* **SOURCE TEXT**:

<<<<

Eric James McCormack (born April 18, 1963) is a Canadian-American actor known for his roles as Will Truman in the NBC sitcom Will & Grace, Grant MacLaren in Netflix's Travelers, and Dr. Daniel Pierce in the TNT crime drama Perception.
Born in Toronto, McCormack started acting by performing in high school plays. He left Ryerson University in 1985 to accept a position with the Stratford Shakespeare Festival, where he spent five years performing in many stage productions.
During the late 1990s he lived in Los Angeles and had minor roles. He made his feature film debut in the 1992 science-fiction adventure film The Lost World. McCormack appeared in several television series including Top Cops, Street Justice, Lonesome Dove: The Series, Townies, and Ally McBeal. He later gained worldwide recognition for playing Will Truman in Will & Grace, which premiered in September 1998. His performance has earned him six Golden Globe nominations and four Emmy nominations, winning the Primetime Emmy Award for Outstanding Lead Actor in a Comedy Series in 2001.
Aside from appearing in television, he made his Broadway debut in the 2001 production of The Music Man and starred in the 2005 film The Sisters. Following the series conclusion of Will & Grace in 2006, McCormack starred as the leading role in the New York production of Some Girl(s). He starred in the television miniseries The Andromeda Strain (2008) and returned to television in 2009 in the TNT drama Trust Me, which was cancelled after one season. Also in 2009, McCormack was cast in the science-fiction movie Alien Trespass. In addition, he starred as Dr. Daniel Pierce for three seasons of the TNT crime drama Perception, and provided the voice of "Lucky" on The Hub's Pound Puppies. From 2009 to 2010 he starred as Dr. Max Kershaw, the psychiatrist turned boyfriend of Julia Louis-Dreyfus' title character in The New Adventures of Old Christine. He is currently performing on Broadway in The Cottage.
Early life
McCormack was born in Toronto, Ontario, the son of Doris (1932–2006), a homemaker, and James "Keith" McCormack, an oil company financial analyst who died from cancer in 2008. He is the oldest of three siblings. Eric McCormack has Scottish ancestry. While he was growing up, he was shy and did not play sports but was involved in theatre from an early age: "I was a bit of an outsider, but I discovered theatre very early on, which got me through."He later attended Sir John A. Macdonald Collegiate Institute in Scarborough, Ontario, where he was a classmate of David Furnish. He enrolled in theatre classes there and performed in high school productions of Godspell and Pippin. McCormack recalls that after performing in Godspell, his feelings toward becoming an actor solidified and he decided to pursue a career in acting. "I remember after the first performance of that... I knew where to fit in. That was the beginning of my life as an actor. It changed me in that the concept of any other options disappeared. From that moment there was no question. I knew exactly what I was going to do. I'm lucky that way."
McCormack graduated from high school in 1982 and enrolled at Ryerson University School of Theatre in Toronto to further develop as an actor. He left Ryerson in 1985, several months before graduating, to accept a position with the Stratford Shakespeare Festival in Stratford, Ontario where he spent five seasons performing. "It was all I wanted, to be a classical actor for the rest of my life, but during the last couple of years I was there, I started to realise that it wasn't for me. Perhaps I didn't have to give my Hamlet before I died, that the world might be an OK place without my Hamlet, in fact." He appeared in productions of A Midsummer Night's Dream, Henry V, Murder in the Cathedral and Three Sisters. He later performed with the Manitoba Theatre Centre in a production of Burn This, as well as with Toronto's Royal Alexandra Theatre in Biloxi Blues.

>>>>

* **RECORDED DATA**:
<<<<

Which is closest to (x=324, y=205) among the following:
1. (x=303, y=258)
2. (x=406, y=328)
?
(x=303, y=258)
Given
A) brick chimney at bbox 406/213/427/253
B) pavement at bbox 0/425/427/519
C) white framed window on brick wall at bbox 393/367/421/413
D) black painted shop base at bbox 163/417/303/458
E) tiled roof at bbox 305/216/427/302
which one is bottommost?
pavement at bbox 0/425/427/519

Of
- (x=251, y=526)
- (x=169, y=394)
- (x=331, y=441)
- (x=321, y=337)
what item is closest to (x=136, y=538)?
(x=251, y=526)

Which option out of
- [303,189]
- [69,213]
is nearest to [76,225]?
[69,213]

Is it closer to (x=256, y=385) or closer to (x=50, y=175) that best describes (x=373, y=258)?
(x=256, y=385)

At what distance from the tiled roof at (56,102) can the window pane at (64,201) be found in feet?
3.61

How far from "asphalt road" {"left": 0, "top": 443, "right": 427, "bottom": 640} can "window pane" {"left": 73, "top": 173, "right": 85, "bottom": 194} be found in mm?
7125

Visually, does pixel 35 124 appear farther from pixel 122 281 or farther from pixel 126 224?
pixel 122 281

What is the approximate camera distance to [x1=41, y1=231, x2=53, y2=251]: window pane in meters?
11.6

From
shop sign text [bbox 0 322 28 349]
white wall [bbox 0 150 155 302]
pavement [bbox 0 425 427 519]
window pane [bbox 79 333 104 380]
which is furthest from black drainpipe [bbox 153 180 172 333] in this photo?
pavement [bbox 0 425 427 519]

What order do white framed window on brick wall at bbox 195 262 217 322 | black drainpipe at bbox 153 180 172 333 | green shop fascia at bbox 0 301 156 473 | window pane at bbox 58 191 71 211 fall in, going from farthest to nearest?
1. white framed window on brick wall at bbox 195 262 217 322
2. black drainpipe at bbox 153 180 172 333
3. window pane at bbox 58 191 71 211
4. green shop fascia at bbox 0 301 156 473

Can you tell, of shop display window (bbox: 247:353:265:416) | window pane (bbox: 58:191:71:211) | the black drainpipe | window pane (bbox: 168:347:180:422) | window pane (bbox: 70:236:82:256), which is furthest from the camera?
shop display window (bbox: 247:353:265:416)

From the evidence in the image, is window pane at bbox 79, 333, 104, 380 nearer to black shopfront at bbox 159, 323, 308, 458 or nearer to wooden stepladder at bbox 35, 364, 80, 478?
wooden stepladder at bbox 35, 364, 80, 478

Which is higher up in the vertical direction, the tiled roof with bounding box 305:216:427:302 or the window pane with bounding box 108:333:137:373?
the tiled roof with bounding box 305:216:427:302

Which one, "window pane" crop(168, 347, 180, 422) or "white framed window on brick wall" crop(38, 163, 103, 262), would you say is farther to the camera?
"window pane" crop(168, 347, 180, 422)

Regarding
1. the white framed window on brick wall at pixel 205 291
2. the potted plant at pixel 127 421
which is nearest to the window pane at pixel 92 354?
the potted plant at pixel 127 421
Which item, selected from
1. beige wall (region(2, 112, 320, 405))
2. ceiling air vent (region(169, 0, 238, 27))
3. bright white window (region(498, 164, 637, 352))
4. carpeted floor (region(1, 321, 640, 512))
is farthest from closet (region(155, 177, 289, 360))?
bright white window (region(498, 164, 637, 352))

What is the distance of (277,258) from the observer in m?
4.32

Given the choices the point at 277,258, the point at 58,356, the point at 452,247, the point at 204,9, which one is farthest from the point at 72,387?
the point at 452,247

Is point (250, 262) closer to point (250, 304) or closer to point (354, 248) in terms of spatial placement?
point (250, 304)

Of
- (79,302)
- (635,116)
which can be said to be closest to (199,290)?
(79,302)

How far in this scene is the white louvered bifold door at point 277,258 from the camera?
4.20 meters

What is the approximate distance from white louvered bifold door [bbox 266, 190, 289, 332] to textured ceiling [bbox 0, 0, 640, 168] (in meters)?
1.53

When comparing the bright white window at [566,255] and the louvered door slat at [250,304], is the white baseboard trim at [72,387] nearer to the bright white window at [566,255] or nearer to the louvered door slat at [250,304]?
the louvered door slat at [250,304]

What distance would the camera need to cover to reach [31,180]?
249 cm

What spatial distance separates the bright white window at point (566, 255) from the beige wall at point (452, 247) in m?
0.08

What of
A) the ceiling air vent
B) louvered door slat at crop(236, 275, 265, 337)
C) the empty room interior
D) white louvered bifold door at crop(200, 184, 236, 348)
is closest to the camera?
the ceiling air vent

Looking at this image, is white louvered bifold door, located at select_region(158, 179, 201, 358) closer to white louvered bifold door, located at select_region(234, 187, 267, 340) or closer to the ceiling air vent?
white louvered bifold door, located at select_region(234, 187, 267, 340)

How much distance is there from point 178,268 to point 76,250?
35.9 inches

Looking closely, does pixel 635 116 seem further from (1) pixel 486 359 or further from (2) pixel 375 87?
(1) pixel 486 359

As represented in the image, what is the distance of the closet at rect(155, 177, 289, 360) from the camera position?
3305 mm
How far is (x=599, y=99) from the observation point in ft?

>>>>

* **EXERCISE SET**:
(a) Which high school in Scarborough, Ontario did McCormack attend, according to the McCormack biography?
(b) Retype the part of the McCormack biography that opens with the words containing "During the late" and closes with "Series in 2001.".

* **ANSWERS FOR THIS EXERCISE**:
(a) Sir John A. Macdonald Collegiate Institute

(b)
During the late 1990s he lived in Los Angeles and had minor roles. He made his feature film debut in the 1992 science-fiction adventure film The Lost World. McCormack appeared in several television series including Top Cops, Street Justice, Lonesome Dove: The Series, Townies, and Ally McBeal. He later gained worldwide recognition for playing Will Truman in Will & Grace, which premiered in September 1998. His performance has earned him six Golden Globe nominations and four Emmy nominations, winning the Primetime Emmy Award for Outstanding Lead Actor in a Comedy Series in 2001.